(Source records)
+ + + + + + +
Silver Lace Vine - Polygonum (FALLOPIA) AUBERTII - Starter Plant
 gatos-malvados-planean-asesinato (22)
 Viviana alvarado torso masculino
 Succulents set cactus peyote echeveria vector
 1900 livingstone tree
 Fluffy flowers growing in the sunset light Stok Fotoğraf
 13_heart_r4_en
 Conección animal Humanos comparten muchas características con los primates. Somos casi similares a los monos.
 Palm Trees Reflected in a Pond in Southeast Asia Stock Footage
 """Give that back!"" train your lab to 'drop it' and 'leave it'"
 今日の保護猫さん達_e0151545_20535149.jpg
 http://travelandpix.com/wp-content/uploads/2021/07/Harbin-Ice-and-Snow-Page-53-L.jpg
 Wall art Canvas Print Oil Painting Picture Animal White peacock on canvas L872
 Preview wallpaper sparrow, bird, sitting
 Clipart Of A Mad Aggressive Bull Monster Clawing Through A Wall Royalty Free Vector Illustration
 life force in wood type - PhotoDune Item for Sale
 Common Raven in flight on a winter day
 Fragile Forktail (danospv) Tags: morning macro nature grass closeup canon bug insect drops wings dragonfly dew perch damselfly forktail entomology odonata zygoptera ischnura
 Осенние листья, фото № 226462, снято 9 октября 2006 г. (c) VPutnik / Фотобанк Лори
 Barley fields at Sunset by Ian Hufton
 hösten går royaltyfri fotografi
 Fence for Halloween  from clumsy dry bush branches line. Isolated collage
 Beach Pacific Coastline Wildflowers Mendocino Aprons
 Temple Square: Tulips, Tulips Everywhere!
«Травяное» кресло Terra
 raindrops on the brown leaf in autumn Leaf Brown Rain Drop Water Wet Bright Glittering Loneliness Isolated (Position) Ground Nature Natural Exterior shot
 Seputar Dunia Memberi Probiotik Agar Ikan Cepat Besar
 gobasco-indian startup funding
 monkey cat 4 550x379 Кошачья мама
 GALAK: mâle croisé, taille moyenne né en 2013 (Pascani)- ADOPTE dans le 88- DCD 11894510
+ + + + + + +
Could you reproduce every record above exactly as it stands?

Silver Lace Vine - Polygonum (FALLOPIA) AUBERTII - Starter Plant
 gatos-malvados-planean-asesinato (22)
 Viviana alvarado torso masculino
 Succulents set cactus peyote echeveria vector
 1900 livingstone tree
 Fluffy flowers growing in the sunset light Stok Fotoğraf
 13_heart_r4_en
 Conección animal Humanos comparten muchas características con los primates. Somos casi similares a los monos.
 Palm Trees Reflected in a Pond in Southeast Asia Stock Footage
 """Give that back!"" train your lab to 'drop it' and 'leave it'"
 今日の保護猫さん達_e0151545_20535149.jpg
 http://travelandpix.com/wp-content/uploads/2021/07/Harbin-Ice-and-Snow-Page-53-L.jpg
 Wall art Canvas Print Oil Painting Picture Animal White peacock on canvas L872
 Preview wallpaper sparrow, bird, sitting
 Clipart Of A Mad Aggressive Bull Monster Clawing Through A Wall Royalty Free Vector Illustration
 life force in wood type - PhotoDune Item for Sale
 Common Raven in flight on a winter day
 Fragile Forktail (danospv) Tags: morning macro nature grass closeup canon bug insect drops wings dragonfly dew perch damselfly forktail entomology odonata zygoptera ischnura
 Осенние листья, фото № 226462, снято 9 октября 2006 г. (c) VPutnik / Фотобанк Лори
 Barley fields at Sunset by Ian Hufton
 hösten går royaltyfri fotografi
 Fence for Halloween  from clumsy dry bush branches line. Isolated collage
 Beach Pacific Coastline Wildflowers Mendocino Aprons
 Temple Square: Tulips, Tulips Everywhere!
«Травяное» кресло Terra
 raindrops on the brown leaf in autumn Leaf Brown Rain Drop Water Wet Bright Glittering Loneliness Isolated (Position) Ground Nature Natural Exterior shot
 Seputar Dunia Memberi Probiotik Agar Ikan Cepat Besar
 gobasco-indian startup funding
 monkey cat 4 550x379 Кошачья мама
 GALAK: mâle croisé, taille moyenne né en 2013 (Pascani)- ADOPTE dans le 88- DCD 11894510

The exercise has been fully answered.